#### Exercise:
The expected response is the full listing, retyped exactly, without its images.

#### Information supplied:
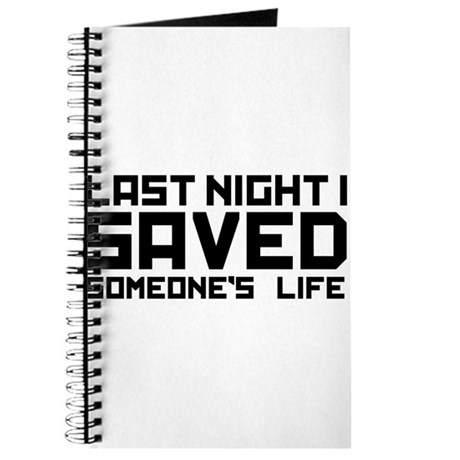 Last Night I Saved Someone's Life Journal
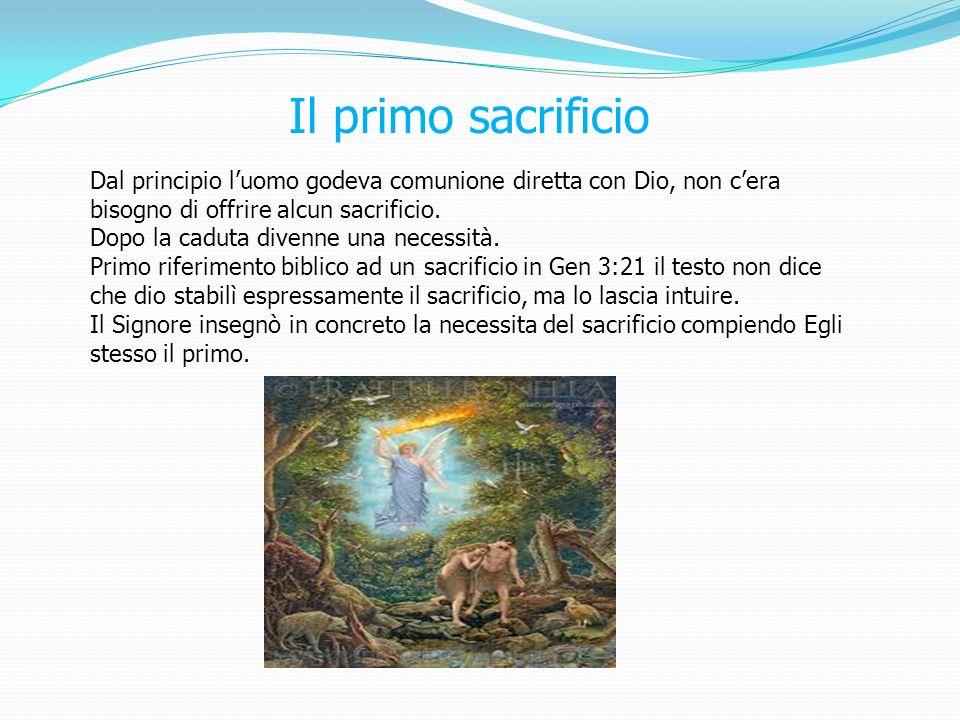 Il primo sacrificio Dal principio l'uomo godeva comunione diretta con Dio, non c'era bisogno di offrire alcun sacrificio.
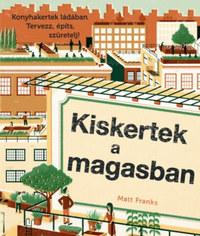 Matt Franks: Kiskertek a magasban - Konyhakertek ládában -  (Könyv)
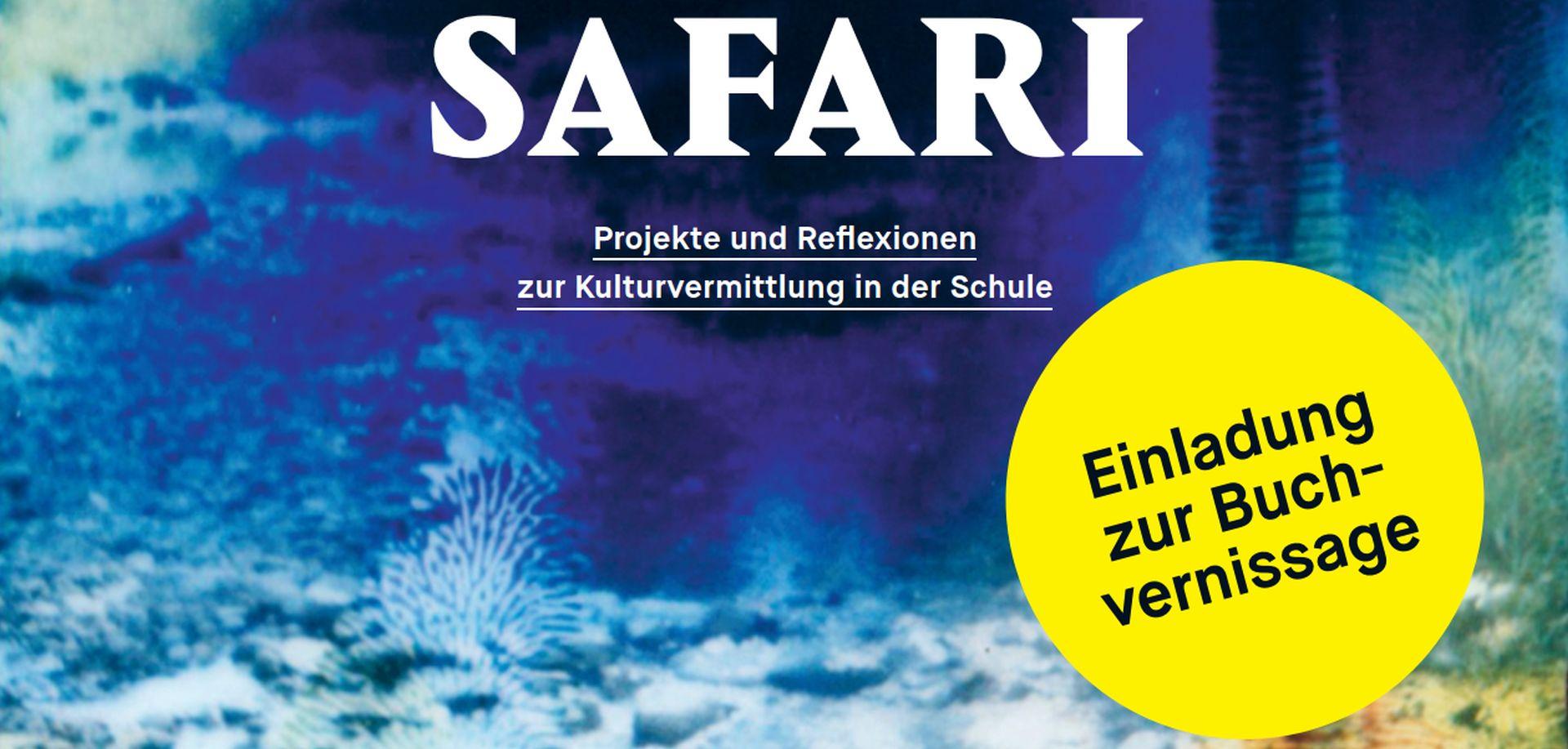 """Blaues Buchcover Schrift """"SAFARI - Einladung zur Buchvernissage"""""""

#### Written response:
 Last Night I Saved Someone's Life Journal
 Il primo sacrificio Dal principio l'uomo godeva comunione diretta con Dio, non c'era bisogno di offrire alcun sacrificio.
 Matt Franks: Kiskertek a magasban - Konyhakertek ládában -  (Könyv)
 """Blaues Buchcover Schrift """"SAFARI - Einladung zur Buchvernissage"""""""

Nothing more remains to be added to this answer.